Ordered that the order is affirmed.

The defendant moved pursuant to CPL 440.10 to vacate his judgment of conviction on the ground that he was denied the right to the effective assistance of counsel, alleging that his attorney failed to advise him of the immigration consequences of his plea as required by Padilla v Kentucky (559 US 356 [2010]). The Supreme Court summarily denied the defendant’s motion. By decision and order on application dated February 6, 2013, a Justice of this Court granted leave to appeal.

In Chaidez v United States (568 US —, 133 S Ct 1103 [2013]) the United States Supreme Court held that the rule set forth in Padilla, that the Sixth Amendment requires an attorney for a criminal defendant to provide advice about the risk of deportation arising out of a plea of guilty, does not apply retroactively to persons whose convictions became final before the date Padilla was decided. In People v Andrews (108 AD3d 727 [2013]), this Court declined to give broader retroactive effect to the Padilla rule under the New York Constitution and held that, under New York law, the Padilla rule should not be retroactively applied to cases where the convictions became final prior to March 31, 2010, the date Padilla was decided.
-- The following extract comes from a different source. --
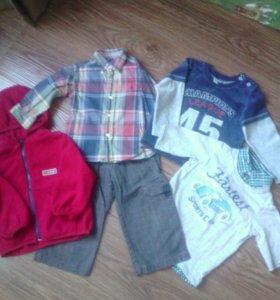 Вещи для мальчика 1-2 года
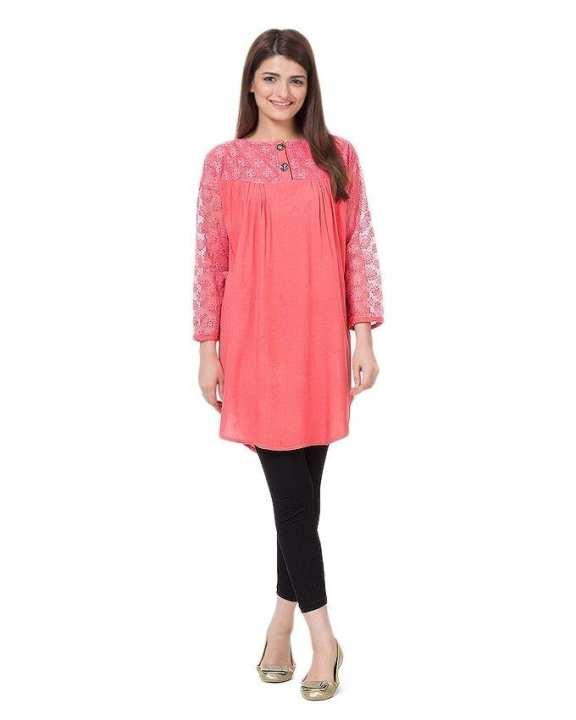 Peach Cotton & Net Shirt for Women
Here, the defendant’s conviction became final well before the date Padilla was decided and, thus, the rule in Padilla does not apply. Without the benefit of the Padilla rule, the alleged failure of the defendant’s attorney to advise him of the immigration consequences of his plea does not constitute deficient performance under either the federal or state constitution, since, prior to Padilla, “the failure of counsel to warn [a] defendant of the possibility of deportation [did not] constitute ineffective assistance of counsel” (People v Ford, 86 NY2d 397, 404 [1995]; see People v Alvarez, 111 AD3d 843 [2013]; People v Soodoo, 109 AD3d 1014, 1015 [2013]).

Accordingly, the County Court did not err in denying the defendant’s motion pursuant to CPL 440.10 to vacate his judgment of conviction on the ground of ineffective assistance of counsel.

Eng, PJ., Miller, Hinds-Radix and Maltese, JJ., concur.